There is also general agreement that an independent contractor should establish a separate legal identity under the laws of the state in which the business of the contractor is located. This might be a corporation but it could take other forms. You should consult local counsel about this issue. The contractor’s business should be required to maintain valid business licenses where it is physically headquartered and seller-of-travel registrations everywhere it does business, which may be different than the places the agency considers that it is doing business. Proper handling of the “places of business” can help establish in an audit that the contractor is in its own business.
The economics of the relationship that are spelled out in the agreement should provide for the payment of fair market prices for every service the hosting agency provides to the contractor. If you do not do this, it will be hard to argue that the contractor has a different relation to the agency than other employees.
Indeed, all aspects of the relationship set forth in the agreement should reflect an arms-length economic relationship in which the contractor is undertaking to provide selling services, and perhaps client management services, for the agency.
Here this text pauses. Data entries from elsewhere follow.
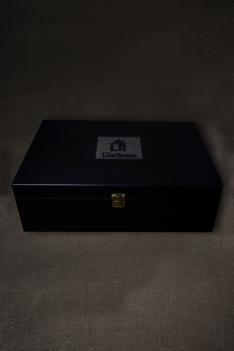 The Sovereign Couture Box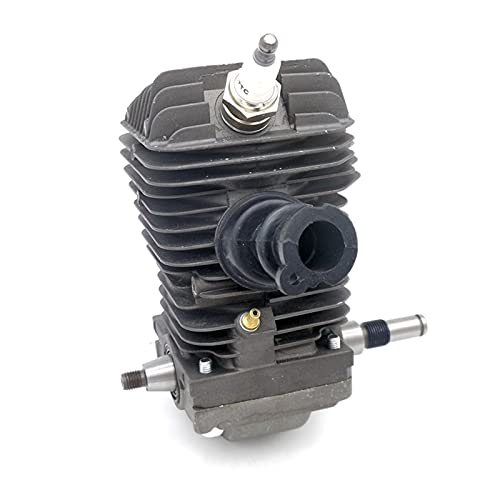 XINYE wuxinye Kit de reconstrucción del Motor del Motor del Cilindro de 42.5mm Cilindro Fit para Stihl 025 MS250 023 MS230 MS 230 250 Motosierra 1123 020 1209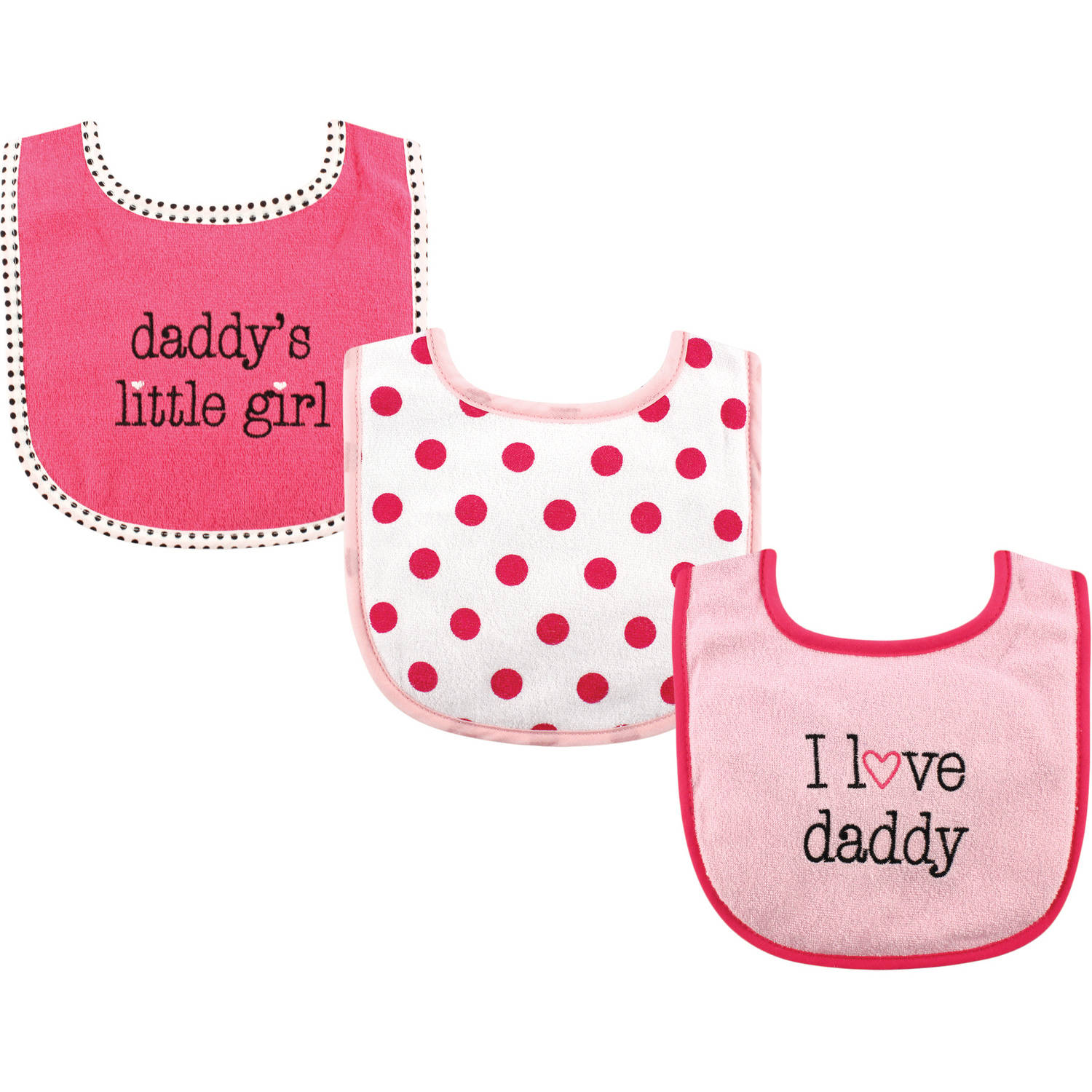 Luvable Friends I Love Drooler Bib 3pk, Girl Daddy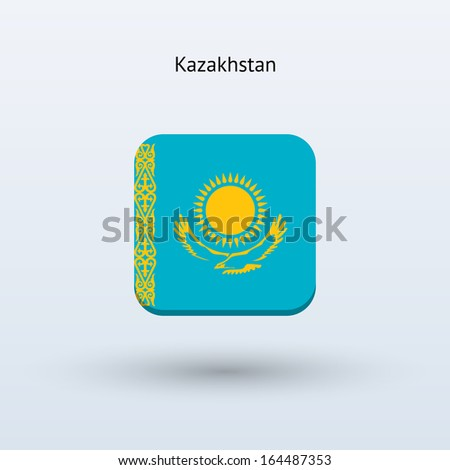 Kazakhstan flag icon. See also vector version. - stock photo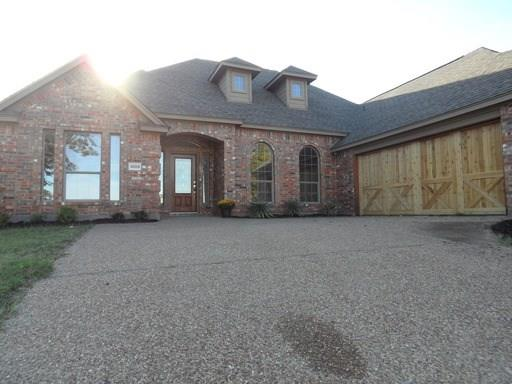 Property for Rent, ListingId: 36218575, Weatherford, TX  76087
Recently industry attorney Mark Pestronk suggested that the relationship should be flipped in the agreement so that it is explicitly clear that the contractor is providing services for a fee/commission to the agency and that the agency is buying those services from the contractor.
The relationship should closely resemble the structure of other service agreements into which the agency enters, including, for example, bookkeeping, accounting and legal services. In those cases, it is apparent that the agency is the buyer of services. That is the ideal structure for a true independent contractor relationship. As an example, you don’t pay for an independent accountant’s business card—so don’t do it for your “independent sellers.”
Pestronk noted that some readers might consider this a purely cosmetic step, but I think it is a potent idea. Its power arises from the fact that the agency-as-buyer approach aligns correctly with the underlying economic reality of the relationship, and is the customary relationship when procuring services from people who are in business for themselves.
Finally, a liberal dose of common sense is a big help in dealing with this issue. Don’t create a phony arrangement thinking you will outfox the auditors. They will not be fooled so easily. Put yourself in the auditor’s shoes and ask yourself whether you would believe the story you are trying to tell. If not, don’t expect the auditor, whose job it is to be skeptical and look behind the façade, to accept the arrangement as valid.
I realize few agencies want to hear “hire a lawyer to advise you,” but this is one of the situations where do-it-yourself can cost your business serious money, not to mention the distraction of management and employees from what they do best, which is advising consumers about travel. Think of this as part of your investment in the business.